== SOURCE TEXT ==

################

Professors Fink, Aceves, and Smith

The New York Times calls June “peak season” for U.S. Supreme Court (SCOTUS) decisions.

The month of June will see the Supreme Court releasing opinions in cases involving the Affordable Care Act, voting rights, religious freedom vs. same-sex-marriage rights, and a challenge to off-campus regulation of student speech. The possible outcomes in these cases—and the impact the newest justice, Amy Coney Barrett, might have on the cases—will undoubtedly affect virtually every American.

Calling on the expertise of California Western’s faculty to provide context in these cases, we asked Constitutional Law experts Professors Jessica Fink, William Aceves, and Glenn Smith to comment on the potential outcomes of these decisions as the SCOTUS term concludes.

California v. Texas
The Affordable Care Act is once more in front of the SCOTUS, with conservative lawyers and state officials asking the justices to render the Act unconstitutional as the individual mandate—the tax penalty for not buying insurance—has been zeroed out.

“While the Court seems likely to deem the individual mandate portion of the ACA to no longer fall within Congress's Taxing Power (and therefore to be unconstitutional), the Court seems unlikely to strike down the Act as a whole,” says Professor Fink. “Rather the Court likely will ‘sever’ this now-invalid portion of the law out of the Act and leave the remainder intact.”

“While Justice Barrett unsurprisingly seemed to be on board with the idea that Congress' changes to the Act's ‘shared responsibility payment’ might well render the individual mandate to be unconstitutional,” adds Professor Fink, “she too seemed to push back on the idea that it should lay with the Court to take the additional step of striking down the entire Act.”

################

== DATA EXCERPT ==

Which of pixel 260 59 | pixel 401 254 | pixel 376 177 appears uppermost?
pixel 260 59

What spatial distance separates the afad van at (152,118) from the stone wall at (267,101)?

################

== WORK INSTRUCTIONS ==
a. Decide whether each statement agrees with the Supreme Court decisions piece above the listing, answering yes or no and quoting the deciding words: (i) Professor Fink expects the Court to strike down the Affordable Care Act as a whole; (ii) the individual mandate is described as the tax penalty for not buying insurance; (iii) Amy Coney Barrett is called the newest justice.
b. Please resume the Supreme Court decisions piece that comes before the listing, starting after its last sentence.

== REPLIES ==
a.
(i) No: "the Court seems unlikely to strike down the Act as a whole"
(ii) Yes: "the individual mandate—the tax penalty for not buying insurance"
(iii) Yes: "the newest justice, Amy Coney Barrett"

b.
Brnovich v. Democratic National Committee
This voting rights case centers on whether Arizona’s out-of-precinct ballot-counting and ballot-collection prohibitions violates the Voting Rights Act.

Professor Smith observes that this decision could significantly impact the effectiveness of voting-rights protections, and therefore could play a significant role in the current debate over state power to restrict voting.

“Along the way to resolving this factually complicated case,” continues Smith, “the Court will decide whether a Ninth Circuit ruling is as out of the mainstream as the challengers claim and whether strong congressional voting-rights protection pushes up against constitutional limits.”

Fulton v. City of Philadelphia, Pennsylvania
Contrary to the City of Philadelphia’s anti-discrimination policies, a social services agency associated with a religious group refuses to place foster children with same-sex couples. Essentially, the Supreme Court must now rule on religious freedom vs. LGBTQ rights. Many commentators believe the Court will uphold the religious freedom claim.

This framing troubles Professor Aceves. “Religious freedom is no more, nor less important than equality.” In addition, Professor Aceves points out another concern. “The Court’s recent jurisprudence fails to acknowledge that equality, dignity, and fairness are essential principles in many religious systems. Thus, the protection of LGBTQ rights is itself a religious value to many people.” For these reasons, Professor Aceves hopes the Court’s decision will frame the issues in a way that minimizes conflict between fundamental rights. “Otherwise, it will only deepen the schisms that now separate so many Americans.”

Professor Smith believes the case has the potential to make a major change in the constitutional balance between government protection of important civil rights and the right of religious dissenters not to follow the regulatory dictates.

“It will be especially interesting to watch new Justice Barrett,” continues Professor Smith, “as she will likely be the pivotal vote on overturning a several-decades-old precedent (ironically, written by Justice Scalia, Barrett’s self-described mentor).”

Mahanoy Area School District v. B.L.
Another high-profile case that has garnered intense public interest centers on whether public school officials may regulate speech occurring off-campus even when it is not clear whether the speech materially and substantially disrupted the school discipline.

Professor Aceves notes that social media has profoundly impacted the way in which people communicate, and on some occasions, it has required the development of new laws.

“But in Mahanoy, existing constitutional principles can easily resolve the issue before the Court,” he adds. “Thus, we should not anticipate a profound change to free speech principles in educational settings. In all likelihood, the Court will simply apply existing principles to regulate student social media posts.”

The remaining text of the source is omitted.